Advocacy Group Asks Lawmakers To Consider Raising Revenue To Balance Budget

Lawmakers and Gov. Dannel P. Malloy avoided increasing taxes last year when resolving a nearly $1 billion budget deficit, however, at least one advocacy group is asking them to reconsider a “cuts-only approach,” as they prepare to tackle a much larger budget deficit.

Connecticut Voices for Children is recommending that lawmakers broaden the sales tax base, reform the income and corporate tax structure, levy a tax on sugary beverages and institute a fee on corporations who don’t pay their employees a living wage. The group outlined $3 billion in tax increases in a new report.

“A cuts-only {approach} may offer a short-term solution to the budget deficit, but does so at a significant cost to the long-term economic and social structure of the state,” Derek Thomas, a fiscal policy fellow at Connecticut Voices for Children, said in the report. “There are opportunities to invest in Connecticut’s future by modernizing an outdated sales tax system, strengthening taxes on corporations, and reforming wealth and income taxes.”

The report outlines three challenges with the current tax structure.
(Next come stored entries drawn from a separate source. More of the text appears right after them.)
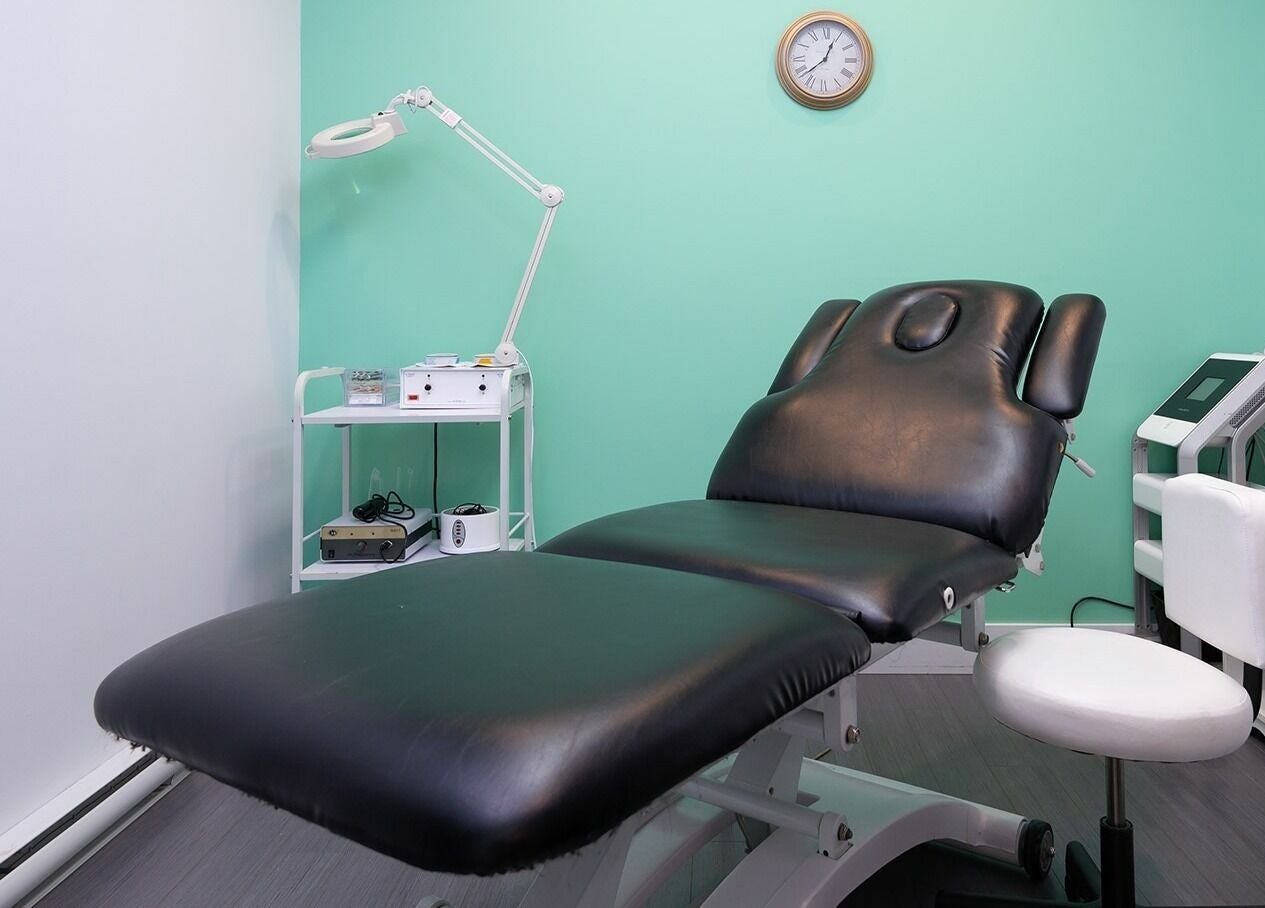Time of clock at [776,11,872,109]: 12:38
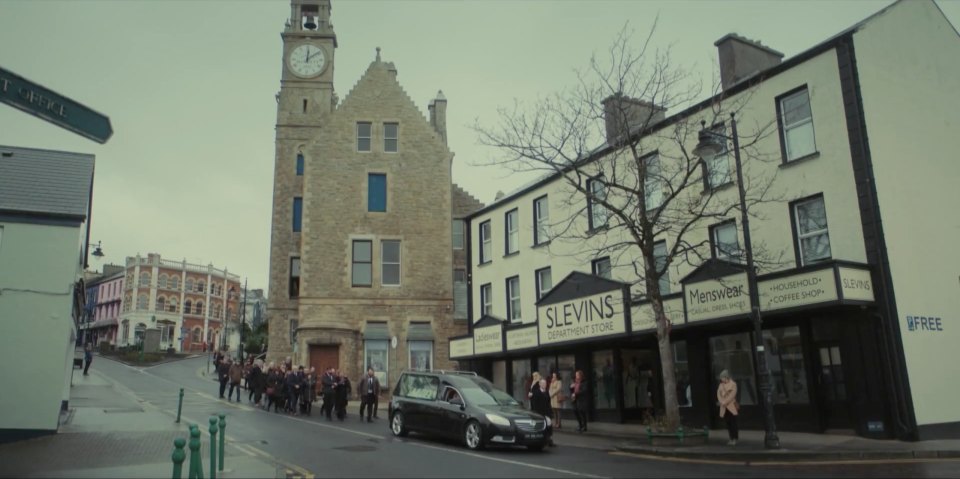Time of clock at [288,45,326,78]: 12:08
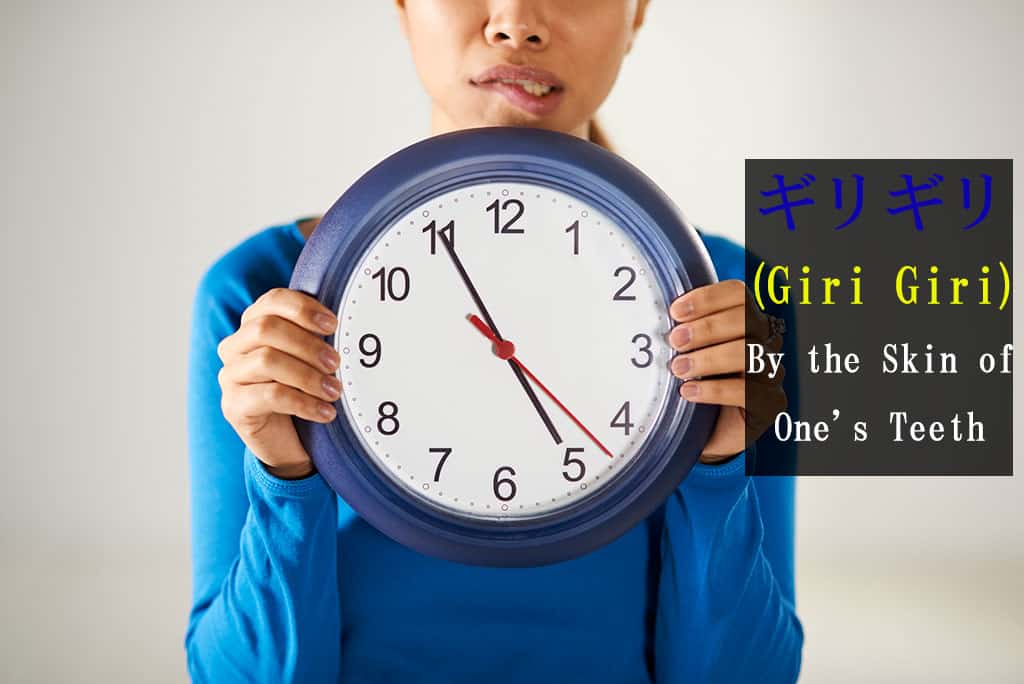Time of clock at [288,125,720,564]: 4:55
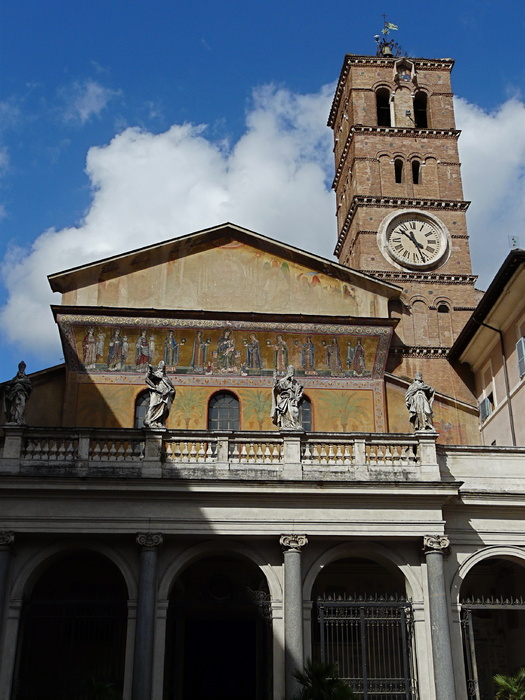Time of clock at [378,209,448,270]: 10:26
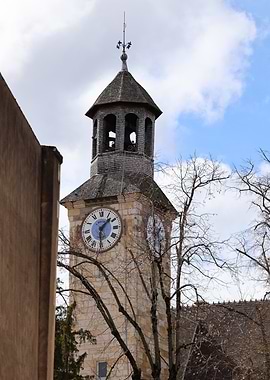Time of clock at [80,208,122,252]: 1:30
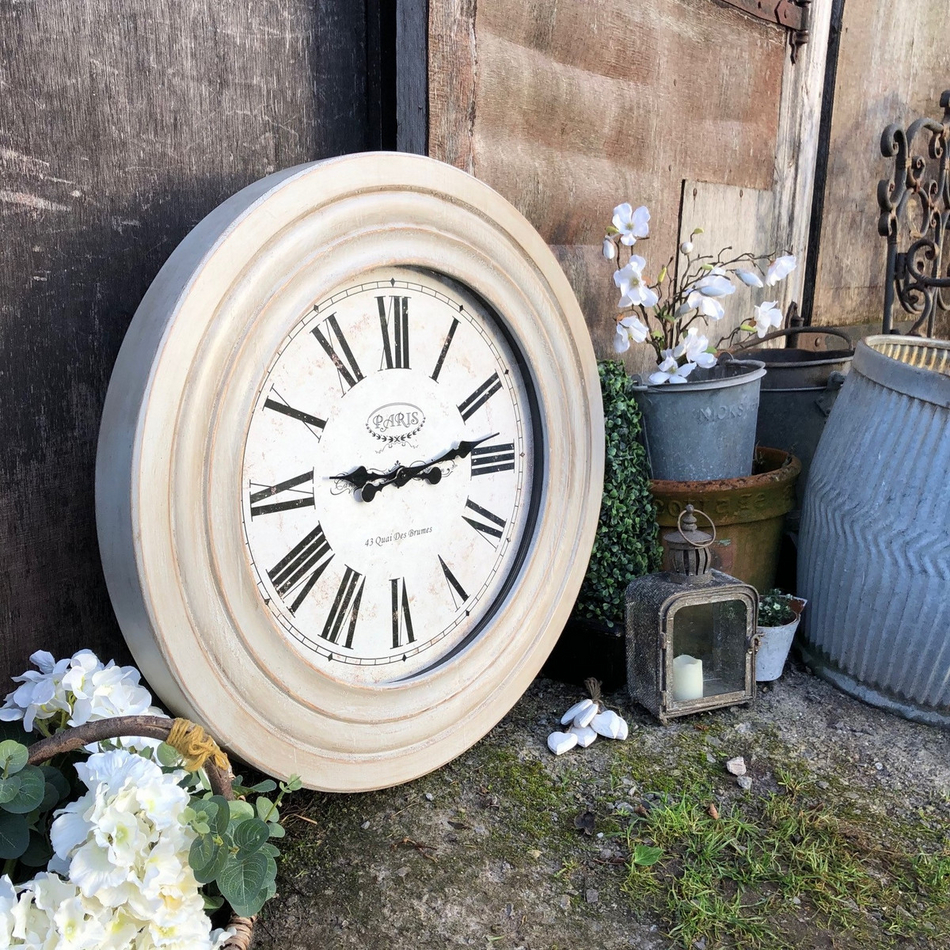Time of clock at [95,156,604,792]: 9:13
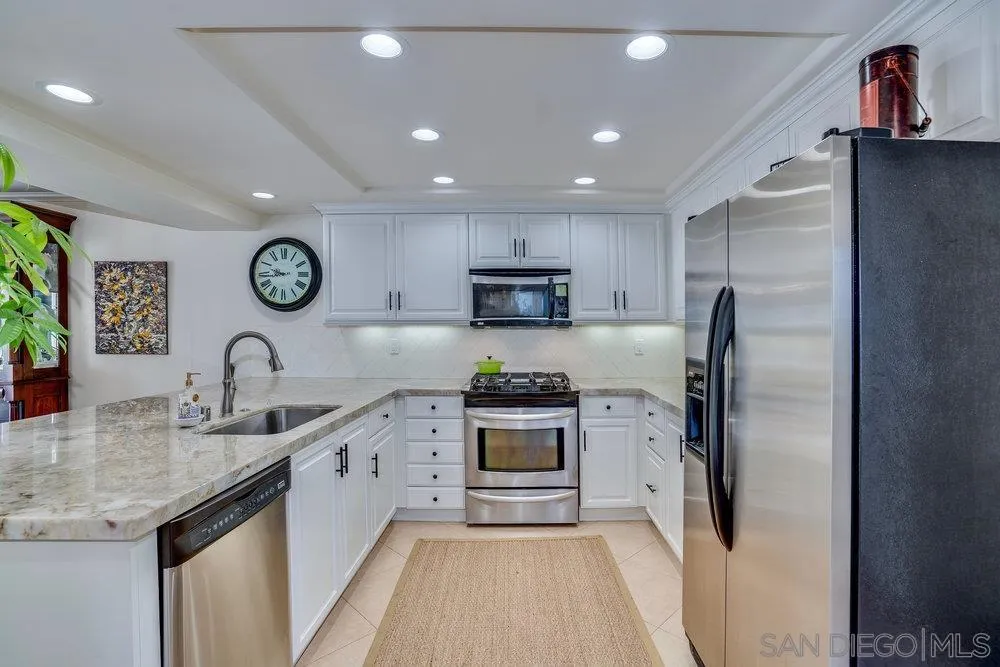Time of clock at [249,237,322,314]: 9:43
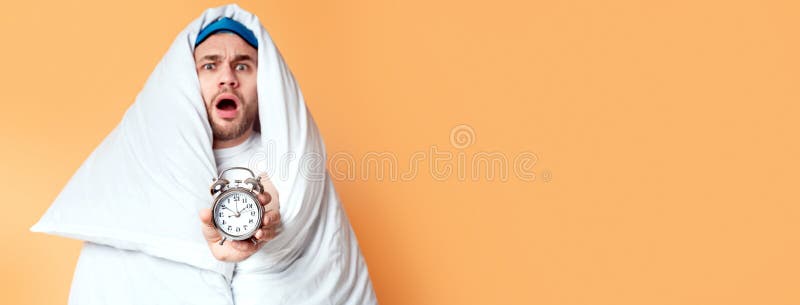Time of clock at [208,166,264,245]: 1:50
It found that income tax collections on corporate profits in Connecticut have dropped from 13.2 percent of general fund revenue in 1991 to less than 4 percent of the overall tax collections in 2015, mainly due to the growth of tax credits or avoidance. Sales tax revenue also decreased from nearly one-third of total general fund revenue to 25.2 percent. The report argues it’s because the sales tax has failed to keep up to date with the economy in which people consume more services than goods.